Task requirements
In the text below about Zohar Manna and a puzzle, condense the paragraph that begins "Zohar explained that he went to the conference" into a short bulleted list of its main facts.

A puzzle and a conference

Zohar Manna is an expert on the mathematical concepts behind all types of programming. For example, his 1974 book the Mathematical Theory of Computation was one of the first on the foundations of computer programming. He wrote textbooks with the late Amir Pnueli on temporal logic for software systems. As remarked by Heiko Krumm in some brief notes on temporal logic, there is a contrast between analyzing the internal logic of pre- and post-conditions as each statement in a program is executed, and analyzing sequences of events as a system interacts with its environment.

Today I want to talk about an encounter with Zohar years ago, and how it relates to a puzzle that I love.

Zohar did one of the coolest PhD theses ever. It was on schema theory, which we have talked about before here. He was advised by both Robert Floyd and Alan Perlis in 1968—two Turing Award winners. The thesis Termination of Algorithms was short, brilliant, a gem. I recall when I started as a graduate student reading it and thinking this was beautiful. His own abstract is:

The thesis contains two parts which are self-contained units. In Part 1 we present several results on the relation between the problem of termination and equivalence of programs and abstract programs, and the first order predicate calculus. Part 2 is concerned with the relation between the termination of interpreted graphs, and properties of well-ordered sets and graph theory.

## The Encounter

I will explain the puzzle in a moment, but first let me describe the encounter I had with Zohar. At a STOC, long ago, I saw him and started to explain my result: the solution to the puzzle. After hearing it he said that he liked the solution and then added that he once had worked on this problem. I said that I thought I knew all his work and was surprised to hear that. He smiled and seemed a bit reluctant to explain. Eventually he explained all.

It turned out that he and Steven Ness had a paper On the termination of Markov algorithms at the 1970 Hawaiian International Conference on System Science, held in Honolulu. Zohar explained the conference was not the “best,” but was held every year in the Hawaiian Islands. In January. Where it is warm. And sunny. It sounded like a great conference to me.

I soon went to a couple of these conferences. I stopped going after they accepted one of my papers, then rejected it—this is a long story that I will recount another time. The “accepted-rejected” paper finally did appear in an IEEE journal.

Zohar explained that he went to the conference for the same obvious reasons. He also explained to me the “three-person rule.” The Hawaiian conference was highly parallel and covered many areas of research. Zohar said that you were always guaranteed to have at least three people in the room for your talk: There was the speaker, the session chair, and the next speaker. Hence the three-person rule.

## The Puzzle

The issue is the distributive law:

$\displaystyle A \times (B+C) \rightarrow A \times B + A \times C.$

Consider any expression that has only variables and the two operations plus (${+}$) and times (${\times)}$. Suppose one applies the distributive law to the expression, in any order. One stops when there are no further possible applications. The question, the puzzle, was: Does the distributive law always stop? Of course it does. Or does it? The puzzle is to prove that it actually does stop.

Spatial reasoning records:

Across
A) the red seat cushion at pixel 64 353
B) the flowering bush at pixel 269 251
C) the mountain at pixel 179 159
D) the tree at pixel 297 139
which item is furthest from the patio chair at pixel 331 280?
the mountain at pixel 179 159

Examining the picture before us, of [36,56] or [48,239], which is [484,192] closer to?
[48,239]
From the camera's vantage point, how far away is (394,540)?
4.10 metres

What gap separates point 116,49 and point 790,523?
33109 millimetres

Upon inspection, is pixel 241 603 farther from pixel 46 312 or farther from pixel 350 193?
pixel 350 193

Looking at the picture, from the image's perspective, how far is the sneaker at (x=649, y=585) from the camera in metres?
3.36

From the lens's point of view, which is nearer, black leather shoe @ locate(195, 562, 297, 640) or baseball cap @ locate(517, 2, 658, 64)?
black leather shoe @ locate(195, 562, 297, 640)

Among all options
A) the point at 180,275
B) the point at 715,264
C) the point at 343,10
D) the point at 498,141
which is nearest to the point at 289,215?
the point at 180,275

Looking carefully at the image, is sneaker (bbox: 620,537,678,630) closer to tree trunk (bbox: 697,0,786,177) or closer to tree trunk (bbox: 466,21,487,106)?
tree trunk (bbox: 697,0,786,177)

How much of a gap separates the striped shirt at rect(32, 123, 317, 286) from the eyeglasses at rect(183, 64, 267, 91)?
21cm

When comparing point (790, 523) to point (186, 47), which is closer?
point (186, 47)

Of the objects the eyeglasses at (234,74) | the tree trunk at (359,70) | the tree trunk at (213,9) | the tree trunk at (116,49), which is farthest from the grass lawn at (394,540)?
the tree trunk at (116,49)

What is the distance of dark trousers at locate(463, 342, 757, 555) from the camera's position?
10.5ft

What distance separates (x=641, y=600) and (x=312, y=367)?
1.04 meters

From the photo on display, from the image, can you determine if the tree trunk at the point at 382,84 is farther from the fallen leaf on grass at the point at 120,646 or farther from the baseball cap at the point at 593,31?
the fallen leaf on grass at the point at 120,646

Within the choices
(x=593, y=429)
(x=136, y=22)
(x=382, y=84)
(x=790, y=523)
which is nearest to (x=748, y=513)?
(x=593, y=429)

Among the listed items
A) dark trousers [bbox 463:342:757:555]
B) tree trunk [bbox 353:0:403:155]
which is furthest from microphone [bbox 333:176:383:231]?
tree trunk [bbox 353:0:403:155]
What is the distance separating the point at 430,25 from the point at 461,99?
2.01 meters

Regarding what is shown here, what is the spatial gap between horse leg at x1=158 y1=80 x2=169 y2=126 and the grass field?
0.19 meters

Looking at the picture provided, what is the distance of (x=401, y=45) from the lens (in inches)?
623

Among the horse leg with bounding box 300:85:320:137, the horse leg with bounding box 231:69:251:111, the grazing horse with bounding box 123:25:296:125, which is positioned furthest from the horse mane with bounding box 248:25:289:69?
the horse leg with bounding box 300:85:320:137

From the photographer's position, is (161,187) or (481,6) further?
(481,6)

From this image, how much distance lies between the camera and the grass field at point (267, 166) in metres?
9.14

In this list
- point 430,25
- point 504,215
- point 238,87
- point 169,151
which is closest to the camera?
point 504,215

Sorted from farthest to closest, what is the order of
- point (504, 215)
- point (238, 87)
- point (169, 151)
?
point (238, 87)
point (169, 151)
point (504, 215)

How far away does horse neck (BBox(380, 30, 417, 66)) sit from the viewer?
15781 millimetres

Response below
- Zohar went to the conference for the same obvious reasons.
- He described the "three-person rule."
- The Hawaiian conference was highly parallel and covered many research areas.
- Each talk was guaranteed at least three people in the room: the speaker, the session chair, and the next speaker.